We first did exploratory data analysis on the datasets gathered, those being from Washington Post and US Census datasets. This allowed us to clean the data, and we could then calculate the probabilities of homicide based on gender, age, race, and location, as well as the likelihood of someone being affected by a police shooting (based on the same factors). This was done by creating a probability function that found the conditional probability of an incident given a set of attributes all of this aformentioned data science work was done in Python. This logic was then ported over to a JavaScript/svelte front-end that represents all this data and allows the users of the website to find out where they fall under according to their demographics and our calculated probabilities.

Get Started

Datasets Used

The Washington Post Police Shooting Dataset

The Washington Post Police shooting dataset contains records of all persons shot by an on-duty police officer from 2015 to 2023, in the United States, as well as the agencies involved in each event. It is updated regularly as fatal shootings are reported and as facts emerge about individual cases.

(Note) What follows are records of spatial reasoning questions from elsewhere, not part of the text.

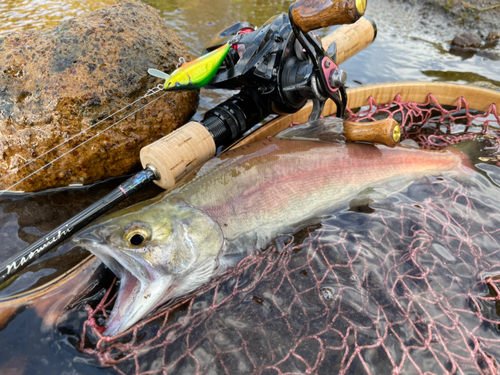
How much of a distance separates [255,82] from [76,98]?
5.00ft

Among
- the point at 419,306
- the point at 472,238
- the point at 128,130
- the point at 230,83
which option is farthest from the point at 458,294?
the point at 128,130

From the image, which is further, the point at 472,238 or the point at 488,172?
the point at 488,172

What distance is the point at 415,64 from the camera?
592 centimetres

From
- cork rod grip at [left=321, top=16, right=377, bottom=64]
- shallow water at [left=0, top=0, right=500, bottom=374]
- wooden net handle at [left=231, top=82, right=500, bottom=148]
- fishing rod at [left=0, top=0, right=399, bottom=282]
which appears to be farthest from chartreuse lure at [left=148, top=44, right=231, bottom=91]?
cork rod grip at [left=321, top=16, right=377, bottom=64]

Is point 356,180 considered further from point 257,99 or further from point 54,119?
point 54,119

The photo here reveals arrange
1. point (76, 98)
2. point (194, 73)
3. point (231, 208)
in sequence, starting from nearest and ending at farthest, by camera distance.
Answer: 1. point (231, 208)
2. point (194, 73)
3. point (76, 98)

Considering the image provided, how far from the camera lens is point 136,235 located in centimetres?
190

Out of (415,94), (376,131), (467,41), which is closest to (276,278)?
(376,131)

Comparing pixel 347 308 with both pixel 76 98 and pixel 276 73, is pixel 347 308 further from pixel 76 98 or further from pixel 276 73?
pixel 76 98

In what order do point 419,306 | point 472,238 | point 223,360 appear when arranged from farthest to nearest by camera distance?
point 472,238
point 419,306
point 223,360

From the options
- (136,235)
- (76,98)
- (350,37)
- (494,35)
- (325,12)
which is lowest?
(494,35)

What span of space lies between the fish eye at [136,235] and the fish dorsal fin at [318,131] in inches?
54.6

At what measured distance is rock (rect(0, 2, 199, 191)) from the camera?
2.82 meters

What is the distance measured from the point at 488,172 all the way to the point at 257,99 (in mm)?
2158
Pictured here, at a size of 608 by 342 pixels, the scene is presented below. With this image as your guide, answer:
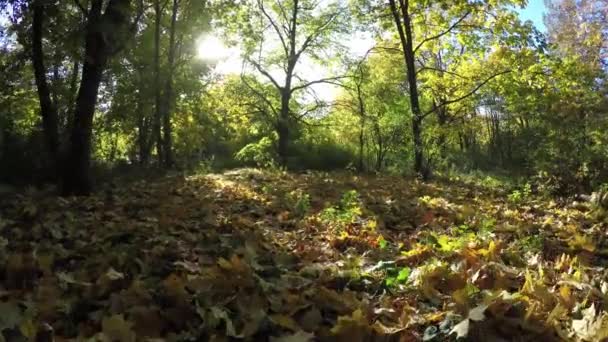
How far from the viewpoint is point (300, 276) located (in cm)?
285

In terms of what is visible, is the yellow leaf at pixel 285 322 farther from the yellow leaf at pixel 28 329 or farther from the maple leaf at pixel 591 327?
the maple leaf at pixel 591 327

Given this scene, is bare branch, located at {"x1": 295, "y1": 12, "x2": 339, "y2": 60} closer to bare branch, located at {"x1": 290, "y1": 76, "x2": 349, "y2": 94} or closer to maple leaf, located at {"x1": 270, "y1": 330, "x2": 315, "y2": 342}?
bare branch, located at {"x1": 290, "y1": 76, "x2": 349, "y2": 94}

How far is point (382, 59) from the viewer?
25453 mm

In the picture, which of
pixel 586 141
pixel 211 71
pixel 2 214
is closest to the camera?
pixel 2 214

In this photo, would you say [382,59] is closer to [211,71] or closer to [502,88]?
[211,71]

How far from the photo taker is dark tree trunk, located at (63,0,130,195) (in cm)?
648

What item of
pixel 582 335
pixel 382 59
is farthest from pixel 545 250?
pixel 382 59

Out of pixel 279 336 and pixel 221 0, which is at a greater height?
pixel 221 0

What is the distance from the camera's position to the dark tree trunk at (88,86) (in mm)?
6484

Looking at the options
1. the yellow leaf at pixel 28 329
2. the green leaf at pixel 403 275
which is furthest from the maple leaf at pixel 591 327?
the yellow leaf at pixel 28 329

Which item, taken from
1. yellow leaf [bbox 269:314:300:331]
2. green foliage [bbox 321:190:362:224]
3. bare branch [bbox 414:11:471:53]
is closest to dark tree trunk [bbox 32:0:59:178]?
green foliage [bbox 321:190:362:224]

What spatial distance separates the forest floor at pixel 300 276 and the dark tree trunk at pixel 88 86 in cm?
142

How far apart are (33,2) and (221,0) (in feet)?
27.1

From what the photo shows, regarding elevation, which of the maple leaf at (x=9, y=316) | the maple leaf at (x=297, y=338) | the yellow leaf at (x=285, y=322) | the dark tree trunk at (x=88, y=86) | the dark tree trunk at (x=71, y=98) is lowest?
the maple leaf at (x=297, y=338)
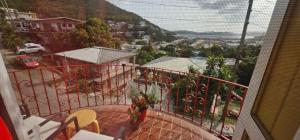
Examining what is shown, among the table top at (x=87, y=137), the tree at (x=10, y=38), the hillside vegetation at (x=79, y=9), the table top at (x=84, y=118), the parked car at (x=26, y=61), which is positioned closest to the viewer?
the table top at (x=87, y=137)

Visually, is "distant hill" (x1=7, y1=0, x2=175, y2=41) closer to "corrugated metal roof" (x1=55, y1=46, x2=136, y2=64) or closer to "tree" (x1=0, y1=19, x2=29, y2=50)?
"tree" (x1=0, y1=19, x2=29, y2=50)

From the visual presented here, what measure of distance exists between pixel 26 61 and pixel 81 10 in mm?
5425

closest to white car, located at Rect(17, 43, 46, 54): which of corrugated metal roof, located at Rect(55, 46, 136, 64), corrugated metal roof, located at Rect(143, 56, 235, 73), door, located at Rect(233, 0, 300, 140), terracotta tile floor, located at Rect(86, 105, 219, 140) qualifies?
corrugated metal roof, located at Rect(55, 46, 136, 64)

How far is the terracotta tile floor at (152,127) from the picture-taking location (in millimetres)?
2512

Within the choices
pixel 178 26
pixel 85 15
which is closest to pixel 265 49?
pixel 178 26

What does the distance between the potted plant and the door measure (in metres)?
1.48

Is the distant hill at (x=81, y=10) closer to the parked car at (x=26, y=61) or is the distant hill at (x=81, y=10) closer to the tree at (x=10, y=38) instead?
the tree at (x=10, y=38)

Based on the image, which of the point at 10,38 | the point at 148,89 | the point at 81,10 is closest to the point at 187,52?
the point at 81,10

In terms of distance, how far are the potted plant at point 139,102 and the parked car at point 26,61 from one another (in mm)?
13198

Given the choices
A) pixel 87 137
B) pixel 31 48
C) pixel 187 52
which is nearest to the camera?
pixel 87 137

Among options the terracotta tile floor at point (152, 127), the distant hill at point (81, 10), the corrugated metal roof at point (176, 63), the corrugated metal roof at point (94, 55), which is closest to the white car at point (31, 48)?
the distant hill at point (81, 10)

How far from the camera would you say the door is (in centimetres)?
89

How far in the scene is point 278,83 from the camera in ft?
3.34

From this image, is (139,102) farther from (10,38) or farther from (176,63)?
(10,38)
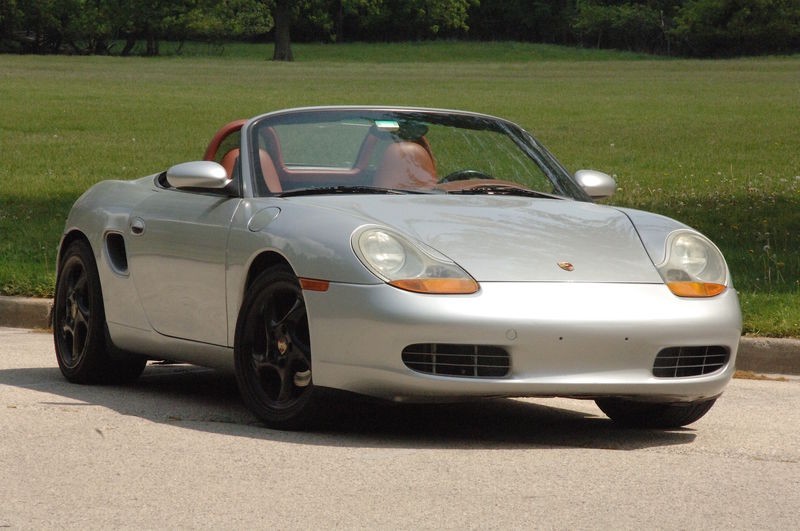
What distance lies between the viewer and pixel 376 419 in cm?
628

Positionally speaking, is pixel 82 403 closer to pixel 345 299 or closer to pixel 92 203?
pixel 92 203

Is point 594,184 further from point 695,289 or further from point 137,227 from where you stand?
point 137,227

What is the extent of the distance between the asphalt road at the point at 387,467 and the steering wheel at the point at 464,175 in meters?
1.03

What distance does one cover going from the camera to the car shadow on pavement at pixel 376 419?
18.8 feet

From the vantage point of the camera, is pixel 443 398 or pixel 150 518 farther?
pixel 443 398

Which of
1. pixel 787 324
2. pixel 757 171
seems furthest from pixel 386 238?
pixel 757 171

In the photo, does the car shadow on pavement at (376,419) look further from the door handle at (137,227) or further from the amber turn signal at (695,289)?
the door handle at (137,227)

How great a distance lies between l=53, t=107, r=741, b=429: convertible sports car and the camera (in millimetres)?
5430

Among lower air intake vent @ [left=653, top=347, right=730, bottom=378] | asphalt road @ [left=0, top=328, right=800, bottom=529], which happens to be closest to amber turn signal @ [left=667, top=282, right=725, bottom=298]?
lower air intake vent @ [left=653, top=347, right=730, bottom=378]

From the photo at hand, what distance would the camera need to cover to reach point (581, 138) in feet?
88.1

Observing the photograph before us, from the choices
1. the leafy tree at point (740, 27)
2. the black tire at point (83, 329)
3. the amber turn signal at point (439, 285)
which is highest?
the amber turn signal at point (439, 285)

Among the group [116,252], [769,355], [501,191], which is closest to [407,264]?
[501,191]

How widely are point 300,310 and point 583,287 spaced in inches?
42.6

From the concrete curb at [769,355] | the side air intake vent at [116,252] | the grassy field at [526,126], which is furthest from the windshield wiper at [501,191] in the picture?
the grassy field at [526,126]
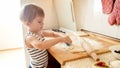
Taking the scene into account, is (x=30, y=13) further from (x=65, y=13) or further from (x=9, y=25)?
(x=9, y=25)

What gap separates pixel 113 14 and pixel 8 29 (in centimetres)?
301

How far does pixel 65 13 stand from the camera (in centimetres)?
189

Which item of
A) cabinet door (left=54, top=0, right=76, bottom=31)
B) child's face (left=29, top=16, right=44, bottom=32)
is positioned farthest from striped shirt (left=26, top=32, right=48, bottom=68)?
cabinet door (left=54, top=0, right=76, bottom=31)

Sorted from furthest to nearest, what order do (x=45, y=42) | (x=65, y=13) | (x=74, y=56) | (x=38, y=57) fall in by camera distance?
(x=65, y=13) < (x=38, y=57) < (x=45, y=42) < (x=74, y=56)

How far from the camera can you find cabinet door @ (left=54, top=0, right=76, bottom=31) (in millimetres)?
1768

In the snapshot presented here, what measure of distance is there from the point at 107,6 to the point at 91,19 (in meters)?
0.32

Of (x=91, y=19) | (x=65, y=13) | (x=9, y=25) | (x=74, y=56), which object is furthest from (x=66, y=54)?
(x=9, y=25)

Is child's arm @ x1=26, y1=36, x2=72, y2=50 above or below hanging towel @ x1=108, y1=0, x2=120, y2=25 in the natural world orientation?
below

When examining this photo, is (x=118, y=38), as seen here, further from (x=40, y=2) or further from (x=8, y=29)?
(x=8, y=29)

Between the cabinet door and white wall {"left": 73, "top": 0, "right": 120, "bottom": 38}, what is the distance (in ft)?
0.24

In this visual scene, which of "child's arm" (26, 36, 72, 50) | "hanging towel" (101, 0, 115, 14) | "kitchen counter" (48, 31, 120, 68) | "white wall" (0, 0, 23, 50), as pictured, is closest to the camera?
"kitchen counter" (48, 31, 120, 68)

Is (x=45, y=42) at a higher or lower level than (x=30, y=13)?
lower

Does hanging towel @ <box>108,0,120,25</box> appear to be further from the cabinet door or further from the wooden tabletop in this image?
the cabinet door

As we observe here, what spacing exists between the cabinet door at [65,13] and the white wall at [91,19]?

The Washington Post Homicide Dataset

The Washington Post collected data on more than 52,000 criminal homicides over the past 10 years in 50 of the largest American cities. The data included the location of the homicide, whether an arrest occurred and, demographic information about the victim.

2020 US Census Dataset (from Kaggle)

This dataset is from the US Census website and was cleaned for Kaggle to increase accessibility. There are no personal identifiable information in this dataset.

US 2021 Age Distribution Dataset

Population and demographic data in this dataset is based on analysis of the Census Bureau's American Community Survey (ACS) and thus it may differ from other population estimates by the Census Bureau. The US and state population data displayed on this site are only for civilians. Population numbers are rounded to the nearest 100.